#### [Provided text]
━━━━
While the breakthrough Universal horror films of 1931, Dracula and Frankenstein used little or no music apart from for title sequences, Franz Waxman's score for The Bride of Frankenstein is often cited as one of the first modern film scores. In particular, the long and elaborate piece that accompanies the Bride's creation is a triumph of orchestral film scoring, enhancing greatly the excitement, eeriness and wit of the film.

The late 1930s and 1940s saw unknown and often uncredited composers such as Hans J. Salter and Frank Skinner setting the tone for later horror music. Often the music was darkly and lushly romantic, but heavily influenced by impressionism, atonality and serialism. A chief example is The Wolf Man (1940), to which Salter and Skinner both contributed.

[edit] Hammer Horror (1950s-'70s)
━━━━
#### [Data provided]
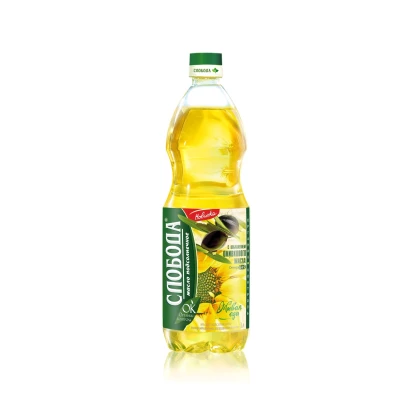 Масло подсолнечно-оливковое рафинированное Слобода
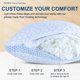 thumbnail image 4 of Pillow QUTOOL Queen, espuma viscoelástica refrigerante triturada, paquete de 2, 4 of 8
━━━━
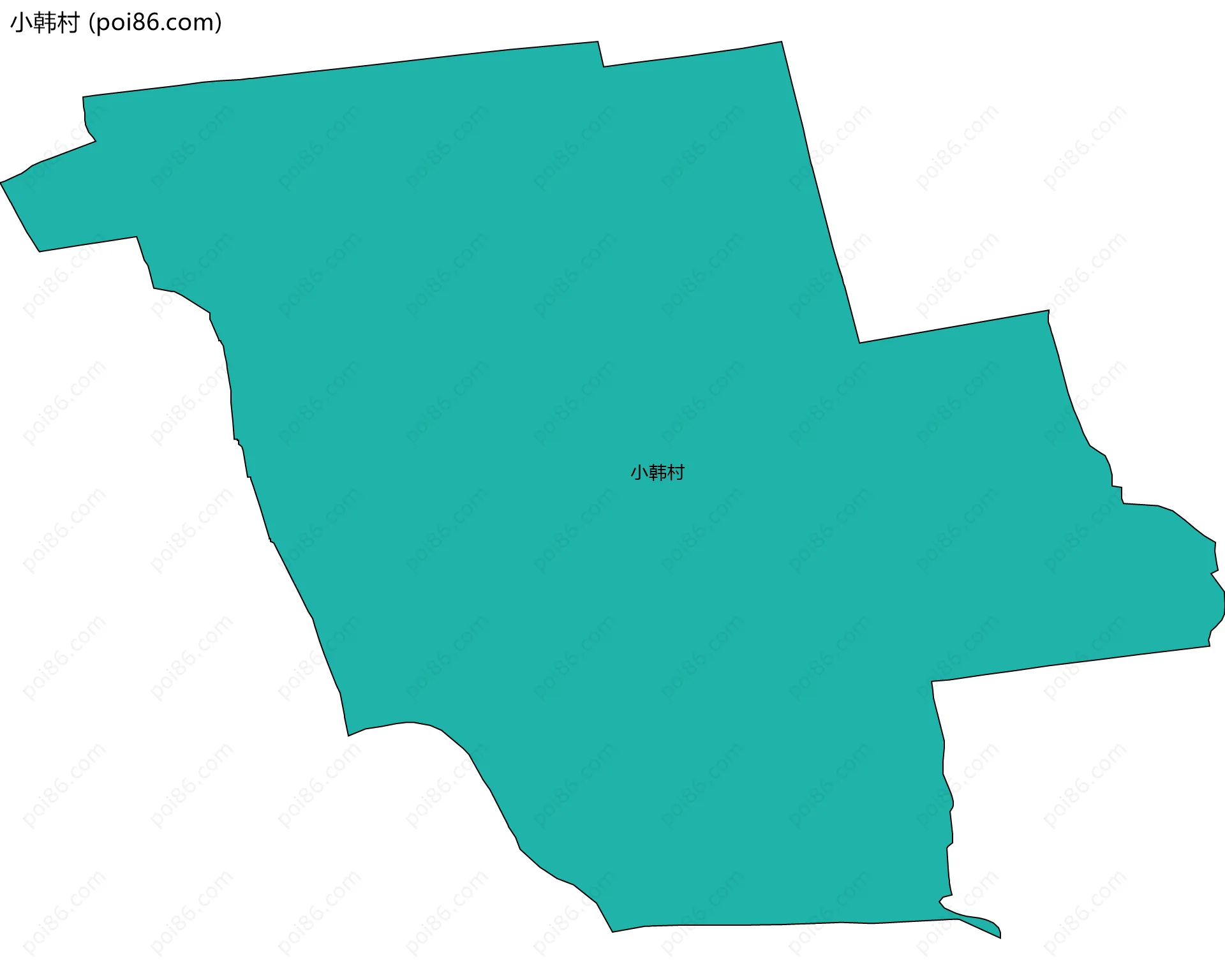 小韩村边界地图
━━━━
#### [Exercise tasks]
1 – Return, verbatim, the part of the horror film music passage starting with "While the breakthrough" and going on through "of the film.".
2 – Write the next part of the horror film music passage, picking up after its final line.

#### [List of answers]
1 –
While the breakthrough Universal horror films of 1931, Dracula and Frankenstein used little or no music apart from for title sequences, Franz Waxman's score for The Bride of Frankenstein is often cited as one of the first modern film scores. In particular, the long and elaborate piece that accompanies the Bride's creation is a triumph of orchestral film scoring, enhancing greatly the excitement, eeriness and wit of the film.

2 –
The British Hammer horrors of the 1950s, '60s and '70s owed their musical feel to composer James Bernard, whose pacey, often frenetic, jarring scores to films such as Dracula (1958), The Plague of the Zombies (1966) and The Devil Rides Out (1968) are among his best-known. Bernard was fond of using the score to play along with the title of the film -- his three-note signature for Dracula can be sung, and by prefiguring it with another four notes, Bernard could underscore the main title of Taste the Blood of Dracula.

In fact, Hammer employed a number of other composers, including Franz Reizenstein (The Mummy, 1959), Malcolm Williamson (The Brides of Dracula, 1960) and Tristram Cary (Quatermass and the Pit, 1967, and Blood from the Mummy's Tomb, 1971). Despite the obvious atonal influence on the earlier Universal film scores, Benjamin Frankel's 1960 score for The Curse of the Werewolf (1960) is widely believed to contain the first film theme to be based entirely on Arnold Schoenberg's Twelve-Tone scale.

[edit] 1960s onwards

On the other side of the Atlantic, it was perhaps Bernard Herrmann's string score for Hitchcock's Psycho that changed the sound of horror music. The stabbing rhythms of the famous shower scene have been imitated many times since.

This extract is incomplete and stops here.